REQUIRED TASKS:
1. In the passage on time preference and subjective value, what approach was very effective at cPanel?
2. From the passage on time preference and subjective value, reproduce word for word the part that opens with the words containing "Building an online" and closes with "full of professors.".

***** SELECTED PASSAGE *****

I can say with confidence that the best tool for the job when it comes to storing this data is a search engine, as you eventually want to look for patterns in "what worked and didn't".  Search engines and Key-Value stores give you more flexibility in what IR algorithm best matches the needs of the moment.  I use this trick with test data as well; all test management systems use databases which tend to make building reports cumbersome.

Time Preference versus Subjective Value

Rather than flippantly dismiss the original question, I would like to revisit the problem.  While it is obvious that I will probably gain more over the long term by sacrificing my desire to do something fun instead of writing this article, one must also take into consideration the law of diminishing marginal utility and the Paradox of Value.  Thinking long term means nothing when one is insolvent or dead without heirs tomorrow.  There will always be an infinite number of possible ends for which I sacrifice my finite means.  As an optimization problem, it is NP hard.  The best we can do is to use the Kelly Criterion to distribute our time and other assets wisely among the opportunities we best understand the risks about.

Building an online reputation is quite expensive and time consuming, but is beginning to pay off.  It doesn't hurt that I'm pursuing multiple aims simultaneously (building a MicroISV product, chasing contracts) with everything I write these days.  That said it cannot be denied that hanging out your shingle is tantamount to a financial suicide mission without multiple years of runway.  Had I not spent my entire adult life toiling, living below my means and not taking debts, none of this would be possible.  In many ways it's a lot like going back to college, but the hard knocks I'm getting these days have made me learn a whole lot more than a barrel full of professors.

For those who insist on the technical answer to this question, I would direct you to observe the design of Selenium::Client versus that of Selenium::Remote::Driver.  This is pretty much my signature case for why picking a good design from the beginning and putting in the initial effort to think is worth it.  My go-to approach with most big balls of mud is to stop the bleeding with modular design.  Building standalone plugins that can ship by themselves was a very effective approach at cPanel, and works very well when dealing with Bad and Right systems.  What is a lot harder to deal with is "Good and Wrong" systems, usually the result of creationist production.  When dealing with a program that puts users and developers into Procrustes' bed rather than conforming to their needs you usually have to start back from 0.  Ironically most such projects are the result of the misguided decision to "rewrite it, but correctly this time".

***** PROVIDED MATERIAL *****

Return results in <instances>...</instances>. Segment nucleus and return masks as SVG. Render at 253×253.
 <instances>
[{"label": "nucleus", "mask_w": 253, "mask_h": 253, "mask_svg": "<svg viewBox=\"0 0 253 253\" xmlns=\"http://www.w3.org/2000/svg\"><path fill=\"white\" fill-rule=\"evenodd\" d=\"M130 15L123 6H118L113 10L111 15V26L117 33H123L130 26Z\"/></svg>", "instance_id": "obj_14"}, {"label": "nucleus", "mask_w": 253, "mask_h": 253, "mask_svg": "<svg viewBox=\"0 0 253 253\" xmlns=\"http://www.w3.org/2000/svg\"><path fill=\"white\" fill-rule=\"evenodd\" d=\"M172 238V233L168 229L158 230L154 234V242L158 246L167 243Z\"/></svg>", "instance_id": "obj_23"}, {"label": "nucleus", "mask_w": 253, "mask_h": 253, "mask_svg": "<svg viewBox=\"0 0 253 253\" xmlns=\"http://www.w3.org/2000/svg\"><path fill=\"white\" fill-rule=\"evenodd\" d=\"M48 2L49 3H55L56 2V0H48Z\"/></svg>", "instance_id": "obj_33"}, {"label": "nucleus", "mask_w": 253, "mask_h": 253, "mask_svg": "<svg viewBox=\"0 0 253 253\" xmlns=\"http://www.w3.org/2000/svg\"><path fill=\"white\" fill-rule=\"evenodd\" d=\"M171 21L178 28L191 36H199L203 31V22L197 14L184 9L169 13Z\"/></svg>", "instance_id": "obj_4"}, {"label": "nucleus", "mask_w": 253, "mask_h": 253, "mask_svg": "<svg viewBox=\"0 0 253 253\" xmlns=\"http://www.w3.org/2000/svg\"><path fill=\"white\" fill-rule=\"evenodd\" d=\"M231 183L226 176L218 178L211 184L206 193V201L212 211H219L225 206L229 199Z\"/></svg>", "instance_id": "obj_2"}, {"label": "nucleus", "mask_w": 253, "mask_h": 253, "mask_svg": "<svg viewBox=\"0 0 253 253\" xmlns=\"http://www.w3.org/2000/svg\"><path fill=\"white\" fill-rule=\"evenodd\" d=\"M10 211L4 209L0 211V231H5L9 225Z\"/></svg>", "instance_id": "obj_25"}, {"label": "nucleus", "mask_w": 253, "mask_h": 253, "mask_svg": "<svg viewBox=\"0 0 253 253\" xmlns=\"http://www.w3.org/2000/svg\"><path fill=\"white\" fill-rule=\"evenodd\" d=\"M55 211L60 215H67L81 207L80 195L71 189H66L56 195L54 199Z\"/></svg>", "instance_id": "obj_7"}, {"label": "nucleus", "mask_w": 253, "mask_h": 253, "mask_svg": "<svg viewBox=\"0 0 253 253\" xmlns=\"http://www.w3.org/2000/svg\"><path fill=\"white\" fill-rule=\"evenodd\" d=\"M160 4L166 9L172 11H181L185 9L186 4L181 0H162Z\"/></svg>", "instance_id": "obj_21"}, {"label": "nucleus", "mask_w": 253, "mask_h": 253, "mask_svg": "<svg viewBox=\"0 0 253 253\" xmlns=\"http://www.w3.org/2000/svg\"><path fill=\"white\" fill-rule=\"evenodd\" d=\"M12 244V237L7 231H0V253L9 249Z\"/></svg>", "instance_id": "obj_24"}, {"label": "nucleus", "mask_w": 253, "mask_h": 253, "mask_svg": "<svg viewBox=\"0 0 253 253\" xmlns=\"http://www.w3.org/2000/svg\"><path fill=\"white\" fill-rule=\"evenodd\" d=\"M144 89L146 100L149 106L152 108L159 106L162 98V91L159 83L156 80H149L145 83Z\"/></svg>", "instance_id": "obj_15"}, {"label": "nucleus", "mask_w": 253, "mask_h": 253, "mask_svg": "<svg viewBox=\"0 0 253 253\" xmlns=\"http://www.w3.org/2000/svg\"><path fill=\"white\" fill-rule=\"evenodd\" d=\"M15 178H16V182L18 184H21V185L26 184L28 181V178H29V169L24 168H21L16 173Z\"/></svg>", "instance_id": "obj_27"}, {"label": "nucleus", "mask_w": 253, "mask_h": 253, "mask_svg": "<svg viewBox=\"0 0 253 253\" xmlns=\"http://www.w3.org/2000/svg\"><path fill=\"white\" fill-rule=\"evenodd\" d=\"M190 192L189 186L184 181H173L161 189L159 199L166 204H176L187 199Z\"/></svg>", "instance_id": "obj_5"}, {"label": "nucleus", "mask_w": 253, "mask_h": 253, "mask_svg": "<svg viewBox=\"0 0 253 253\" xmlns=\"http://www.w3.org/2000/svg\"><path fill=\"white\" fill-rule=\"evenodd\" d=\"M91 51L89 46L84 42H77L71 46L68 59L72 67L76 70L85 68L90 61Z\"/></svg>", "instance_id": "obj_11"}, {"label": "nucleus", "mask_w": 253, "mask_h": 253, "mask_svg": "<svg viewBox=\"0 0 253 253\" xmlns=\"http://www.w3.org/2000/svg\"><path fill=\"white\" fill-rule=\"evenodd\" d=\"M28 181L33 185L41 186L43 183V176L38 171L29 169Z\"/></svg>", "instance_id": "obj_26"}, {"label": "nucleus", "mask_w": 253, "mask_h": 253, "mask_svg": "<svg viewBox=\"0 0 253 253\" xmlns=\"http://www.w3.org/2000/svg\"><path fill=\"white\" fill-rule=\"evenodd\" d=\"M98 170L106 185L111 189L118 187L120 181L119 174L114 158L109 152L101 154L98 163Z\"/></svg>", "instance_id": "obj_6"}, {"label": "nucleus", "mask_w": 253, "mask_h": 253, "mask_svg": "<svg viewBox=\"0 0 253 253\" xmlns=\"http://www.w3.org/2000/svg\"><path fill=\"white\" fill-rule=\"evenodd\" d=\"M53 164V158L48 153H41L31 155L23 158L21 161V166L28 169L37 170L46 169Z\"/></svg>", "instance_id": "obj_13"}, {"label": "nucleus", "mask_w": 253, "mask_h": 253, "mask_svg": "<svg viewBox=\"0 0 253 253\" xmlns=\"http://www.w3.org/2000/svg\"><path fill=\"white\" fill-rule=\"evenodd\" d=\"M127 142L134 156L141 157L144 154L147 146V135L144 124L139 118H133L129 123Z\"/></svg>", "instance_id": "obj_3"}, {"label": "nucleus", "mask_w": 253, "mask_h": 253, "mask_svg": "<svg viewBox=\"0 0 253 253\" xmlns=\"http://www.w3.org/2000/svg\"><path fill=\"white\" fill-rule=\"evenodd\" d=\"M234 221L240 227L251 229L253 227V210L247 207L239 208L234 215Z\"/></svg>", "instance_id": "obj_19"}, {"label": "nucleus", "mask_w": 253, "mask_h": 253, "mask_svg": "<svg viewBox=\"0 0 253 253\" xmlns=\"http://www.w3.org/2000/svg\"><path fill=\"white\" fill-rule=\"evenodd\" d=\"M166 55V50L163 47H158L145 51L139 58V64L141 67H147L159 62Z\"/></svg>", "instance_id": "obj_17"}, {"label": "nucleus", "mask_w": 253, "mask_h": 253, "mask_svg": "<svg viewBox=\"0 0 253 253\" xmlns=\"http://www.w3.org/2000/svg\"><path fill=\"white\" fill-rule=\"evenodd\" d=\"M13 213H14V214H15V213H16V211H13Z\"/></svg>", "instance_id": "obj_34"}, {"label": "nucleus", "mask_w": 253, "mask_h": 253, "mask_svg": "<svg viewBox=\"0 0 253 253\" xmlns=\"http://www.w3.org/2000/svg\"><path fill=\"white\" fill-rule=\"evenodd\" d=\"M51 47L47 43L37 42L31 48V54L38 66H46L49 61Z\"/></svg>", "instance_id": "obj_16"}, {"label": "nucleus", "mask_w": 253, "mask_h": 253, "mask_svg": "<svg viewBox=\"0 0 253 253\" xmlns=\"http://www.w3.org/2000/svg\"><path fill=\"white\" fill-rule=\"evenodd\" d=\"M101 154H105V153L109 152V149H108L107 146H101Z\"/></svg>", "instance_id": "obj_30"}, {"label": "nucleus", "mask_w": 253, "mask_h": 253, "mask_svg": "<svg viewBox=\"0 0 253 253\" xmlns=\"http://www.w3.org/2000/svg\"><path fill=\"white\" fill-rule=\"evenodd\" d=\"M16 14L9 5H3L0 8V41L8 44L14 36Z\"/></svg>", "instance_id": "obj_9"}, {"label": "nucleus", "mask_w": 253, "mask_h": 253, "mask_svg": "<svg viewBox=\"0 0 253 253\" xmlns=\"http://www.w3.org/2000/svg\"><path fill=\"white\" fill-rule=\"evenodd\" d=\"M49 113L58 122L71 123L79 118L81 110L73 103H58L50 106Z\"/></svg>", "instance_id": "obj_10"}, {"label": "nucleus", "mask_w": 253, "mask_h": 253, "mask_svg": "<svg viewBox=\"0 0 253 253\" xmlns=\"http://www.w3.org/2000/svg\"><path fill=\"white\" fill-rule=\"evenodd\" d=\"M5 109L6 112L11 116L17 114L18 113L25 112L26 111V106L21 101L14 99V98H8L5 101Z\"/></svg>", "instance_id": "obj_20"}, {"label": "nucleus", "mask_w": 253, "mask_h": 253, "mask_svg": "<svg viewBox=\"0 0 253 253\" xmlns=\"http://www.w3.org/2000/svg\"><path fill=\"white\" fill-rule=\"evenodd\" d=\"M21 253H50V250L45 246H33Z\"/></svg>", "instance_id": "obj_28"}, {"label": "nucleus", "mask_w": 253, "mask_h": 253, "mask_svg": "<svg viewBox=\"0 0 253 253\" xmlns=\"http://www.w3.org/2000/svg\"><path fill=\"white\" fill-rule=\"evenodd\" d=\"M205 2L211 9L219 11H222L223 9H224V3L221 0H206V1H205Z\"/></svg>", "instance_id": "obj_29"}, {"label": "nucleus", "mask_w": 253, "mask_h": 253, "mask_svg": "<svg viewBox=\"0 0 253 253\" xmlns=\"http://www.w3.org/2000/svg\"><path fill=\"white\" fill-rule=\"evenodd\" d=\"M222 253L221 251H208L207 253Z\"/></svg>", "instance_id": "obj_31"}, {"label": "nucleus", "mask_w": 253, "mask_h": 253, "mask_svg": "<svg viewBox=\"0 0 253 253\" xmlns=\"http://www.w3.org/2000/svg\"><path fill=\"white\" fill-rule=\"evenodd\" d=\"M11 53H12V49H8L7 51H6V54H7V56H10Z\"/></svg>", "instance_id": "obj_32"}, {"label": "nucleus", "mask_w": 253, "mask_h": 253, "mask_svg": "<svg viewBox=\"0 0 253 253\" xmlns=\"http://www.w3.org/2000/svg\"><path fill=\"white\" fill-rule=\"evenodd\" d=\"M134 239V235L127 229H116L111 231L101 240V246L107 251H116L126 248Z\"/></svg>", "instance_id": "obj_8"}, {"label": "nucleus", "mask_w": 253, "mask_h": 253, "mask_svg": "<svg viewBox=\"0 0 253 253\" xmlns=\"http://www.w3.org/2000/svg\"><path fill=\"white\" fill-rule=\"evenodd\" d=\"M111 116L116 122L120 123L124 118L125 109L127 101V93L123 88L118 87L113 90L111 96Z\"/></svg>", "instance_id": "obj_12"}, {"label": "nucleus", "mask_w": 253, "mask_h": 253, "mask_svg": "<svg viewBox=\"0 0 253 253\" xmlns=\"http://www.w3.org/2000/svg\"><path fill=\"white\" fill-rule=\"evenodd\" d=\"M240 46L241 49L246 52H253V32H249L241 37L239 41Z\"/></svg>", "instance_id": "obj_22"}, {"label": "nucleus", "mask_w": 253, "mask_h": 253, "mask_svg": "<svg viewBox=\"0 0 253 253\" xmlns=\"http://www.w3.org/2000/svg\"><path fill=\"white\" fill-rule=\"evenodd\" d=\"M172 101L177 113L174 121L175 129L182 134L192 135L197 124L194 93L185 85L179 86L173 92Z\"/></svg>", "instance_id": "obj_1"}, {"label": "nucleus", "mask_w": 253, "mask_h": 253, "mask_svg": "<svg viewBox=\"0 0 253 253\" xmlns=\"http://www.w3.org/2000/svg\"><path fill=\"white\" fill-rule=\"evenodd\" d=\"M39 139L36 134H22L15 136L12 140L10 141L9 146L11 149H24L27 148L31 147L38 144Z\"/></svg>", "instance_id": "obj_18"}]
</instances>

*****

SOLVED TASKS:
1. Building standalone plugins that can ship by themselves.

2.
Building an online reputation is quite expensive and time consuming, but is beginning to pay off.  It doesn't hurt that I'm pursuing multiple aims simultaneously (building a MicroISV product, chasing contracts) with everything I write these days.  That said it cannot be denied that hanging out your shingle is tantamount to a financial suicide mission without multiple years of runway.  Had I not spent my entire adult life toiling, living below my means and not taking debts, none of this would be possible.  In many ways it's a lot like going back to college, but the hard knocks I'm getting these days have made me learn a whole lot more than a barrel full of professors.